* _TESTO PROPOSTO_

Tag: riforma

  • Ricevo e pubblico una lettera di sfogo di Oriana De Palma, studentessa della Facoltà di Giurisprudenza dell’Università degli Studi di Bari.

    “Sogno la laurea non tanto per raggiungere un obiettivo, quanto per uscire dall’inferno.”

     

    Sono iscritta alla facoltà di giurisprudenza di Bari da cinque anni e i miei ricordi positivi sono ben pochi, salvo quelle eccezioni che di solito confermano la regola.

     

    La mia denuncia è forte, la mia delusione ancora più forte: credo nella mia facoltà, l’ho scelta perché sono una ragazza che ama la giustizia e la legalità. Penso che se frequentata per bene possa dare tutti gli strumenti non solo per conoscere il mondo in cui viviamo, ma anche per migliorarlo. Ecco perché ogni giorno, da cinque anni, da pendolare, frequento assiduamente tutte le lezioni, sono in regola con gli esami e ho una media alta.  Ed ecco perché la mia rabbia tocca livelli altissimi quando proprio nella facoltà in cui questi valori dovrebbero trionfare, essi vengono del tutto affossati.

     

    Tanti, troppi sono gli episodi che ho vissuto in questi cinque anni, tante le ingiustizie che ho dovuto subire, tanta la maleducazione ed arroganza che ho dovuto sopportare.

     

    Citando solo alcuni di questi episodi, potrei raccontare dei professori che fumano in aula durante le lezioni, degli studenti derubati delle loro cose mentre sostengono gli esami senza che ci sia nessuno ad evitarlo, della prenotazione degli esami ancora in modo cartaceo, dei docenti fantasma che delegano interi corsi ad assistenti molto spesso incompetenti ma con cognomi rinomati. Per non parlare delle volte in cui bisogna sostenere esami avendo davanti esaminatori troppo concentrati a parlare al telefono per ascoltare il candidato, le volte in cui sbagliano a trascrivere il voto d’esame sul verbale (e alle volte dimenticando proprio di farlo, così da essere costretti a ripeterlo)e le volte in cui si è costretti ad andare nello studio legale del professore a cui si è chiesta la tesi per avere informazioni sulla stessa perché quest’ultimo non è mai presente agli orari di ricevimento.

     

    Il culmine poi quando, dopo estenuanti attese per sostenere un esame (che arrivano anche a 10 ore rigorosamente senza pausa pranzo) nell’attesa della professoressa esaminatrice, in un’aula senza aria condizionata in piena estate, ci si ritrova a sostenere l’esame con un altro docente, di cattedra diversa ma padre della professoressa fantasma, che esamina i candidati sfogliando i nostri stessi appunti perché ovviamente ignaro del programma del corso.

* _GRUPPO DI ESERCIZI_
1) Rispondi in breve a queste domande sulla lettera sulla facoltà di giurisprudenza di Bari:
(a) Da quanti anni l'autrice è iscritta alla facoltà?
(b) In che modo avviene ancora la prenotazione degli esami?
(c) Fino a quante ore possono arrivare le attese per sostenere un esame?
2) Riprendi la lettera sulla facoltà di giurisprudenza di Bari dal punto in cui si interrompe e proseguila.
I record riportati di seguito sono materiale separato.

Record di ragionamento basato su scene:

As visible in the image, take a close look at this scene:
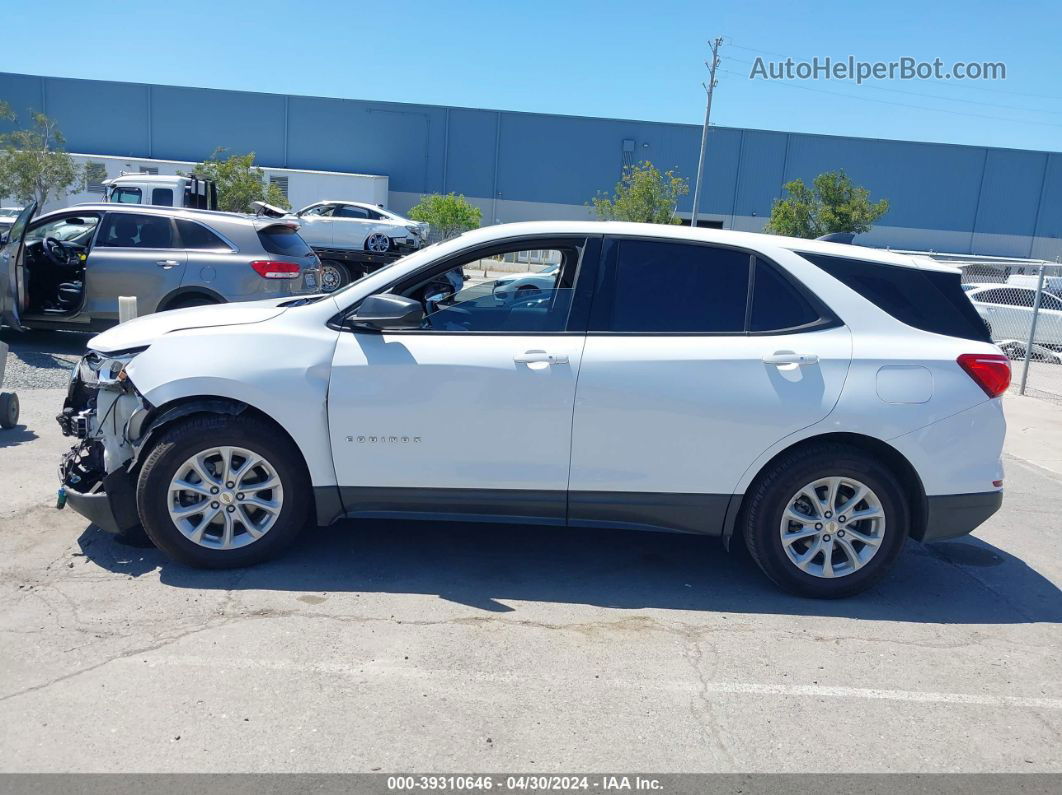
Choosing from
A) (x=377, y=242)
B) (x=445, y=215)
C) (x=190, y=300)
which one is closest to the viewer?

* _LE RISPOSTE_
1)
(a) Da cinque anni.
(b) In modo cartaceo.
(c) Fino a 10 ore.

2)
    Ma si può chiamare questa “università”? Solo meno della metà dei professori che ho avuto in questi cinque anni posso davvero reputarli tali, la maggior parte non hanno mai mostrato (quando si degnavano di presentarsi a lezione) un minimo di interesse nell’insegnamento; alle volte ho sentito il peso del sacrificio cui erano sottoposti nel venire a farci lezione, come se ci facessero un favore.

     

    Per non parlare poi dei dipendenti di dipartimento, delle segreterie e della presidenza: al di là di quei pochi che lavorano con grandissima serietà e competenza, non ho quasi mai trovato impiegati disponibili, che sapessero darmi le informazioni che cercavo, per non parlare della loro arroganza e assoluta maleducazione.

     

    Insomma, a parte le piacevolissime eccezioni, che come già detto prima, purtroppo non fanno altro che confermare la regola, nella facoltà della dea della giustizia, di “giusto” c’è ben poco.

     

    La mia indignazione e la mia rabbia poi crescono in maniera esponenziale vivendo questi episodi, quando ricordo a me stessa che ero tra quei tantissimi studenti che fortemente difendevano e difendono tutt’ora a spada tratta l’istruzione pubblica da quelle riforme che togliendo ossigeno pian piano alla scuola pubblica non fanno altro che incentivare le iscrizioni a quelle private.

     

    Quasi mi son pentita di essermi schierata per la scuola pubblica. Mi chiedo cosa ne sarebbe di tutte quelle persone che in quella facoltà non sanno/non vogliono lavorare se fossero state dipendenti di un’azienda privata. Mi chiedo se non sarebbero già state licenziate, o almeno se avrebbero ricevuto una sanzione disciplinare dal capo.

     

    Mi chiedo se tutte queste persone, professori e impiegati, si rendano conto che con il loro comportamento non fanno altro che prestare il fianco a chi vuole distruggere l’istruzione pubblica. Con i tagli a quest’ultima ovviamente i servizi che le scuole pubbliche potranno offrire saranno più scadenti di quelli delle private: chi ci lavora dovrebbe far di tutto, con le risorse a propria disposizione, per garantire servizi di livello il più possibile pari rispetto a quelli delle private, almeno dal punto di vista dell’efficienza e responsabilità, della serietà e dell’onestà e perché no, alle volte anche semplicemente lavorando con il sorriso sulle labbra e con la massima disponibilità, se le finanze non offrono di più.

     

    Io credo fortemente nell’istruzione pubblica, voglio credere fortemente nel diritto di tutti a vedersi garantita un’istruzione pubblica. Mi domando però, se la lotta che molti studenti e ricercatori, me compresa, stanno facendo da un anno a questa parte la condividono anche coloro che in quelle strutture ci lavorano. Mi domando se c’è troppo garantismo e se ci sono troppe poche sanzioni nel servizio pubblico. Mi chiedo anche però, se sia giusto che tutto debba ridursi alla paura della sanzione, o se si può ancora far appello al buon senso dei lavoratori. La mia è una speranza.

     

    Nel frattempo non vedo l’ora di laurearmi. Per lo meno per scappare dall’inferno dell’università, prima di cadere in quello del mondo del lavoro.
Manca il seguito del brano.